DIRECTION: Output all of the entries exactly as written.

SUPPLIED INFORMATION:
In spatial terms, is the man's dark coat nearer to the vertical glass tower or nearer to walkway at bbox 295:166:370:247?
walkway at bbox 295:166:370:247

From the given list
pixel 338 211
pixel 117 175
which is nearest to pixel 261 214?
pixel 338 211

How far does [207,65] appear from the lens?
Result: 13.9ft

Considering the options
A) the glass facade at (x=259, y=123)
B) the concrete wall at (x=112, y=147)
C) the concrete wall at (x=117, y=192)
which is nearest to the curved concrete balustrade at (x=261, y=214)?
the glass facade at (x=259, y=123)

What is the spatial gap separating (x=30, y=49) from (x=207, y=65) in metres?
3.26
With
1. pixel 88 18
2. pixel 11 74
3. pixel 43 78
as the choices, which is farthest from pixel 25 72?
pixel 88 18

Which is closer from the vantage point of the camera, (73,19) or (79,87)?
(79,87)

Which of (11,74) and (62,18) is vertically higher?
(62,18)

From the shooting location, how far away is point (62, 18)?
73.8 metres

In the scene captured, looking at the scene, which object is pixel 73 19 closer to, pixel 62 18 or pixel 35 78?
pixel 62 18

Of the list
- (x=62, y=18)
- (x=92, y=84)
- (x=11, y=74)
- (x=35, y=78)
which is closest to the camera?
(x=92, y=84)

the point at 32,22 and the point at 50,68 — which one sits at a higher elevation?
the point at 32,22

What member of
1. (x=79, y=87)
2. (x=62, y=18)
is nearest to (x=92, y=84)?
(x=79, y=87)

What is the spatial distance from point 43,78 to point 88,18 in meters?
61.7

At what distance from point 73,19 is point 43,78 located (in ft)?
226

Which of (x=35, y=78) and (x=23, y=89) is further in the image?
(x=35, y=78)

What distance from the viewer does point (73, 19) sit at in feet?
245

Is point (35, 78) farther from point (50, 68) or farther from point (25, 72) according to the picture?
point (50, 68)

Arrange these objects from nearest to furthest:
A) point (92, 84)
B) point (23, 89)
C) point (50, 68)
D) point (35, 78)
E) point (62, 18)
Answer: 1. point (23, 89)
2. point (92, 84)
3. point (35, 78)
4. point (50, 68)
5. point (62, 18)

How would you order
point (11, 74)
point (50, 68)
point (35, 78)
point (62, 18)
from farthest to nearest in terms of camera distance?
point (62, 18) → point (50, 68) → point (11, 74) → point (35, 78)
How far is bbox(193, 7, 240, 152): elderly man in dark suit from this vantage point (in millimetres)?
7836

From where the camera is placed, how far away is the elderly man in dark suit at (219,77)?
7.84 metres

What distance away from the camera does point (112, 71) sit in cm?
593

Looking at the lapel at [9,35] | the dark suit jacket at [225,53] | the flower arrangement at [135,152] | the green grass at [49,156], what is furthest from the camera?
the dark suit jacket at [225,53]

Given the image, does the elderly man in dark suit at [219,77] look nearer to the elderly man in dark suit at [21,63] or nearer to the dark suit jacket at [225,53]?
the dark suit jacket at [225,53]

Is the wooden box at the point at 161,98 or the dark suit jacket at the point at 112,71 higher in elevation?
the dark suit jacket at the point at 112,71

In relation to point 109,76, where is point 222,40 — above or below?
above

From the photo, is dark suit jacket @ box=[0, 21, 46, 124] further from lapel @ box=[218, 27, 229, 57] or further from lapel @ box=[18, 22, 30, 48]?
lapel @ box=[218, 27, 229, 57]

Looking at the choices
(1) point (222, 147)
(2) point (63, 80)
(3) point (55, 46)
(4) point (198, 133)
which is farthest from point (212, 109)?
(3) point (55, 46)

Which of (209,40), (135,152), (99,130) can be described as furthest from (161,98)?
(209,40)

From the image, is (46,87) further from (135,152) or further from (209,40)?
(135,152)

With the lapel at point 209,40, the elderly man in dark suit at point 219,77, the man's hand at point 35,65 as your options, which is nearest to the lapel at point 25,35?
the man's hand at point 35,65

TASK RESPONSE:
In spatial terms, is the man's dark coat nearer to the vertical glass tower or nearer to walkway at bbox 295:166:370:247?
walkway at bbox 295:166:370:247

From the given list
pixel 338 211
pixel 117 175
which is nearest to pixel 261 214?
pixel 338 211

How far does [207,65] appear from the lens?
Result: 13.9ft

Considering the options
A) the glass facade at (x=259, y=123)
B) the concrete wall at (x=112, y=147)
C) the concrete wall at (x=117, y=192)
which is nearest to the curved concrete balustrade at (x=261, y=214)?
the glass facade at (x=259, y=123)

What is the spatial gap separating (x=30, y=49) from (x=207, y=65) in metres?
3.26
With
1. pixel 88 18
2. pixel 11 74
3. pixel 43 78
as the choices, which is farthest from pixel 25 72?
pixel 88 18

Which is closer from the vantage point of the camera, (73,19) or (79,87)?
(79,87)

Which of (11,74) and (62,18) is vertically higher?
(62,18)

From the shooting location, how far away is point (62, 18)?
73.8 metres

In the scene captured, looking at the scene, which object is pixel 73 19 closer to, pixel 62 18 or pixel 35 78?
pixel 62 18

Of the list
- (x=62, y=18)
- (x=92, y=84)
- (x=11, y=74)
- (x=35, y=78)
which is closest to the camera?
(x=92, y=84)

the point at 32,22 and the point at 50,68 — which one sits at a higher elevation?
the point at 32,22

What member of
1. (x=79, y=87)
2. (x=62, y=18)
is nearest to (x=92, y=84)?
(x=79, y=87)

What is the spatial distance from point 43,78 to point 88,18 in meters?
61.7

At what distance from point 73,19 is point 43,78 located (in ft)?
226

Which of (x=35, y=78) and (x=23, y=89) is further in the image?
(x=35, y=78)

What distance from the viewer does point (73, 19) sit at in feet?
245

Is point (35, 78) farther from point (50, 68) or farther from point (25, 72) according to the picture?
point (50, 68)

Arrange these objects from nearest to furthest:
A) point (92, 84)
B) point (23, 89)
C) point (50, 68)
D) point (35, 78)
E) point (62, 18)
Answer: 1. point (23, 89)
2. point (92, 84)
3. point (35, 78)
4. point (50, 68)
5. point (62, 18)

How would you order
point (11, 74)
point (50, 68)
point (35, 78)
point (62, 18)
from farthest to nearest in terms of camera distance?
point (62, 18) → point (50, 68) → point (11, 74) → point (35, 78)
How far is bbox(193, 7, 240, 152): elderly man in dark suit from this vantage point (in millimetres)?
7836

From where the camera is placed, how far away is the elderly man in dark suit at (219,77)?
7.84 metres

What distance away from the camera does point (112, 71) sit in cm?
593

Looking at the lapel at [9,35] | the dark suit jacket at [225,53] | the flower arrangement at [135,152] | the green grass at [49,156], what is furthest from the camera?
the dark suit jacket at [225,53]

Given the image, does the elderly man in dark suit at [219,77] look nearer to the elderly man in dark suit at [21,63] or nearer to the dark suit jacket at [225,53]?
the dark suit jacket at [225,53]

Is the wooden box at the point at 161,98 or the dark suit jacket at the point at 112,71 higher in elevation?
the dark suit jacket at the point at 112,71

In relation to point 109,76, where is point 222,40 — above or below?
above

From the photo, is dark suit jacket @ box=[0, 21, 46, 124] further from lapel @ box=[218, 27, 229, 57] or further from lapel @ box=[18, 22, 30, 48]?
lapel @ box=[218, 27, 229, 57]

Looking at the choices
(1) point (222, 147)
(2) point (63, 80)
(3) point (55, 46)
(4) point (198, 133)
which is farthest from point (212, 109)?
(3) point (55, 46)

Which of (209,40), (135,152), (99,130) can be described as furthest from (161,98)?
(209,40)

From the image, is (46,87) further from (135,152) or further from (209,40)?
(135,152)

With the lapel at point 209,40, the elderly man in dark suit at point 219,77, the man's hand at point 35,65 as your options, which is nearest to the lapel at point 25,35?
the man's hand at point 35,65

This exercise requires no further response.